Foi aí que passou a participar de provas de corrida?


Sim, a princípio de 5 Km. Depois, de 10, 15 e 21 Km. Em 2016, decidi que ia fazer algo diferente, pois gosto do desafio contínuo, e passei a me preparar para o meu primeiro triatlo. Montei aos poucos uma equipe multidisciplinar de suporte. Como eu não tinha dinheiro suficiente, o professor de natação, por exemplo, cobrava um valor irrisório pelas aulas. Eu tinha 27 anos quando completei o meu primeiro triatlo. A última prova de que participei foi uma semana antes de a pandemia ser decretada.


Família


Você tem irmãos?


Tenho dois irmãos gêmeos, que são mais novos do que eu e me ajudaram bastante. Hoje, estou casado e sou pai de um menino de 2 anos e 10 meses. Conheci a minha mulher, a Carol, na época da faculdade de Educação Física. Ela é irmã de um amigo do curso; começamos a namorar em fevereiro de 2015 e, seis meses depois, estávamos morando juntos. Quando soubemos que íamos ter um menino, a Carol disse que o nome deveria ser Felipe, em homenagem ao meu irmão gêmeo que morreu.

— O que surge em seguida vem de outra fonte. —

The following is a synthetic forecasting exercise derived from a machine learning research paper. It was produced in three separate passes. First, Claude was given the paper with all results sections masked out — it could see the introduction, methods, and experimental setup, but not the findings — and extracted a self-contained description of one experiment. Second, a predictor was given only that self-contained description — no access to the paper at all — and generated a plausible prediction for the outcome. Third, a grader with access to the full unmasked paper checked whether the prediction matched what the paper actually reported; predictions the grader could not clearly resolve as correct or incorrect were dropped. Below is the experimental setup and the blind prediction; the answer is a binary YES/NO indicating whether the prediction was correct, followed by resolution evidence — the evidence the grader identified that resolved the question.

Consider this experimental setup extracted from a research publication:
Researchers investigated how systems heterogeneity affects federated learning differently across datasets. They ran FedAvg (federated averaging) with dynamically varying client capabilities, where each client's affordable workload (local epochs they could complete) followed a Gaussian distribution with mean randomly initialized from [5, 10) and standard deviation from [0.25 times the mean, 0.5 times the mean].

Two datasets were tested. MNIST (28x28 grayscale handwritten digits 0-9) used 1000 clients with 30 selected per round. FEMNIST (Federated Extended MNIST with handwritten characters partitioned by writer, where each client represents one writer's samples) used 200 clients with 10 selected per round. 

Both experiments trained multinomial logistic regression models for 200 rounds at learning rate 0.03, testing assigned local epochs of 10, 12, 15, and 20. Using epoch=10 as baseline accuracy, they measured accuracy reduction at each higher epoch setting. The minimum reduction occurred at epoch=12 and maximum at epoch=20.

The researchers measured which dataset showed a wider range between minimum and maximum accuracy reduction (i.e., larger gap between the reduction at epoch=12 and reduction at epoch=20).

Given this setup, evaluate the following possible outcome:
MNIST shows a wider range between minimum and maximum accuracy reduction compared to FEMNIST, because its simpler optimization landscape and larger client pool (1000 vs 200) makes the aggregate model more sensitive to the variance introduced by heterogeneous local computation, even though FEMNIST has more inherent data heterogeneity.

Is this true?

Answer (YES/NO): YES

E como surgiu a oportunidade para começar a ministrar palestras?


Durante a faculdade, fui convidado para falar com turmas dos cursos de Psicologia e Fisioterapia sobre as minhas experiências de vida. Aos poucos, entendi que poderia investir no mercado de palestras, que existia um potencial a ser explorado ali e que, se quisesse trabalhar nesse segmento, deveria me capacitar adequadamente. Foi o que fiz. Tudo aconteceu, de fato, a partir do momento em que iniciei no triatlo, pois isso trouxe uma grande demanda, bastante projeção e diversos convites para falar em empresas etc. Hoje, a Carol, que é publicitária, trabalha junto comigo; ela cuida do meu marketing digital e das minhas redes sociais. As palestras se tornaram o ganha pão da minha família. Ainda montei um curso on-line com a minha mãe e a Carol, chamado Criando Vencedores.